Industry Specific?

CJO

Member
Join Date
Apr 2018
Location
NY
Posts
3
Hello everyone,

I would like to hear any opinions regarding how the type of industry relates to the complexity of the overall systems being used. I personally have only worked in a handful of manufacturing plants but have seen a notable difference from one industry to another and am uncertain if this is usually the case. So as an example, is the overall system used in a chemical plant generally more intricate than say an automotive plant or vice versa? Also do the PLC programs used in these industries carry a similar reputation for being more or less complex?
 
There's an awful lot of variables there even within the same industry. My company is a huge chemical manufacturer, our PLC systems go from complex DCS packages to PLC's programmed as you normally would to control similar processes.

This depends on the age as the newer generation makes use of the available technology.

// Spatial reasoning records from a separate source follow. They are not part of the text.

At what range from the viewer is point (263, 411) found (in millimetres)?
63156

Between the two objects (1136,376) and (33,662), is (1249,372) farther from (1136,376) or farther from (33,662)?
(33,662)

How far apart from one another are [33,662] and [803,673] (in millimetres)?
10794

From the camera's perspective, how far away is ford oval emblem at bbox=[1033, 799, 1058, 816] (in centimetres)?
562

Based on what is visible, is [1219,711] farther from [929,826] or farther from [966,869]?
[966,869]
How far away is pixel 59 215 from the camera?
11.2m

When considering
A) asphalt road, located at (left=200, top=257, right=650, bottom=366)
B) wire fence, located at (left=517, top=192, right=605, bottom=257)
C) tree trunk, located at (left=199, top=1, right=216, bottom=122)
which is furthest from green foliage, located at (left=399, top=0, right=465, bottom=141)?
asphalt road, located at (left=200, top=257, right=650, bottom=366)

There's also the risks involved... within the same industry, the same machine can have a simple control system or a top of the line redundant system that is engineered to never fail. The choice of which depends on additional systems linked to this one and also the industry rating for the facility.
 
A long long time ago, a professor I had in a class about industrial control systems, when describing the difference between a PLC and a DCS put it this way: “A PLC makes ‘things’, a DCS makes ‘stuff’.” For a long time I found that to be generally true. DCS were used in chemical plants, oil and gas processing /refining, pulp and paper mills, brewing etc., where analog measurement and coordinated processing of hundreds or even thousands of PID loops was the paramount activity of the controller. PLCs on the other hand were used in automotive, mining, oil and gas extraction, food processing, machine tools, lumber mills etc. where there was a lot of discrete I/O for positioning sensors, interlocking, user inputs, annunciation, etc. and only a small amount of associated analog I/O and PID loop processing.

Over time the lines have definitely blurred considerably so now you find both types of systems used, sometimes in the same facility and in fact some DCS systems like A-B and Siemens are now comprised of PLCs that are linked together as the I/O sub-processors, and some of the traditional DCS systems moving into doing more PLC-like functions. But industry wise, the lines remain generally the same because of the nature of the tasks; processing of thousands of analog I/O and PID loops requires a lot more number crunching horsepower than traditional PLCs will be capable of, high speed reaction times of machine control to I/O changes and motion control remain the turf of PLCs and PACs (Programmable Automation Controllers, the newer term for higher capability systems).